Os portadores desta fobia podem reagir ao escuro de diversas formas, não necessariamente as mesmas a cada episódio: hipertensão arterial, taquicardias, suor excessivo, crises de choro ou riso, paralisia e até crises histéricas. A escotofobia pode estar associada à claustrofobia, o medo infundado de locais fechados. Novamente, é a evolução que explica: ficar trancado em um local pode significar falta de alimento, de água, de companhia, além da eventual exposição a inimigos.
Realmente, ficar preso em um elevador sem iluminação não é uma experiência agradável. É racional supor que tenha havido algum defeito nos equipamentos, acarretando o perigo de despencar em alta velocidade, além de situações mais triviais, como perder um compromisso ou fazer esforços imensos para controlar os esfíncteres e não “pagar mico” quando finalmente os técnicos corrigirem o defeito. O escotofóbico, no entanto, não pensa absolutamente a partir de critérios racionais. Alguns relatam ter a sensação de que as paredes vão desmoronar sobre eles – e a ansiedade aumenta a cada minuto por que se prolonga a experiência.

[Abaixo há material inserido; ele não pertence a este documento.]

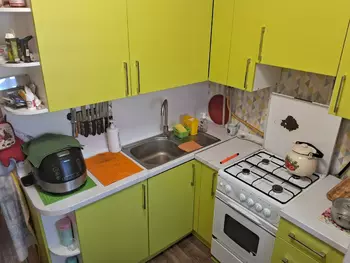 2 . , 45 . ., 4/5 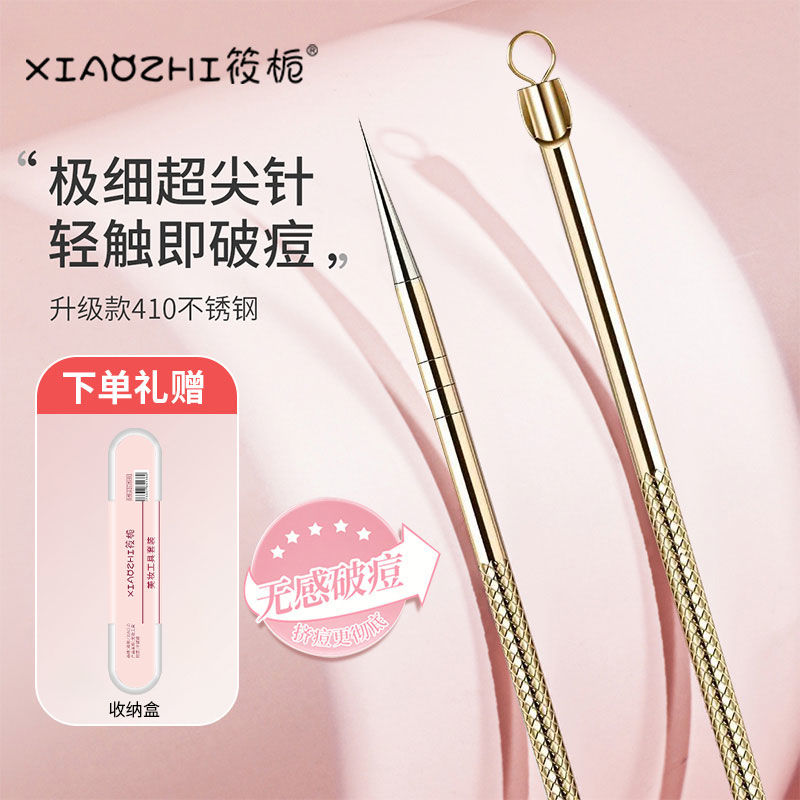 筱栀超尖粉刺针去闭口不留痕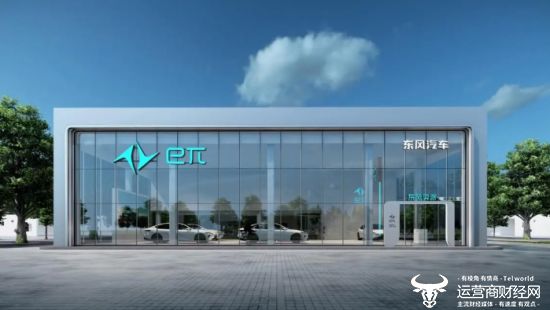 东风奕派社会化营销项目招标：智者报价真低！蓝标服气吗？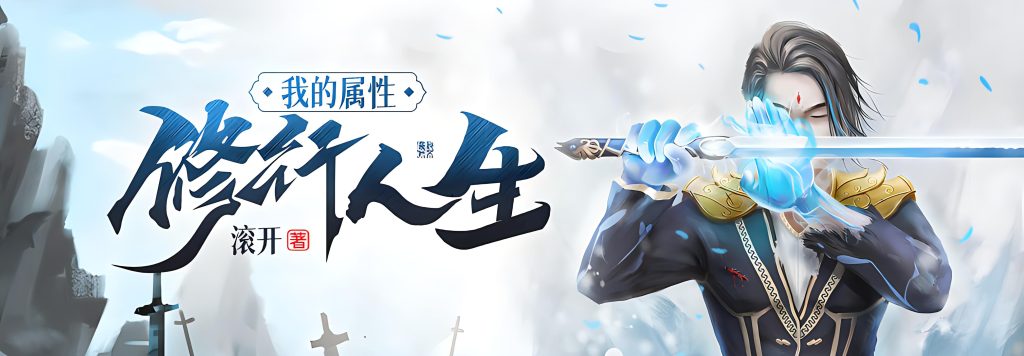 我的属性修行人生    作者：滚开我的属性修行人生    作者：滚开-知轩藏书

Os tratamentos mais utilizados são:
• a dessensibilização sistemática – a exposição controlada ao fator de dispara a fobia, que pode ser real, com o uso de um simulador de voo para a superação do medo de aviões, ou apenas mentalizada; o terapeuta conduz o paciente a um estado de relaxamento e propõe a vivência. Tomando a escotofobia como exemplo, a dessensibilização pode ser gradual: a terapia trabalha do menos assustador para o mais assustador (a ansiedade que surge aos primeiros sinais do pôr-do-sol, o medo de entrar em um cômodo sem iluminação, o pavor de ficar trancado em um local totalmente escuro);
• a psicoterapia comportamental cognitiva – trata-se de uma terapia de curto prazo, em que terapeuta e paciente discutem os motivos da fobia e progressivamente encontram formas mais adequadas para lidar com os medos.
Nos casos mais graves, é preciso ministrar medicamentos antiansiedade e antidepressivos, para controlar as crises mais agudas. Nestes casos, o acompanhamento por um psiquiatra é fundamental. O tratamento deve continuar sendo acompanhado por um psicólogo.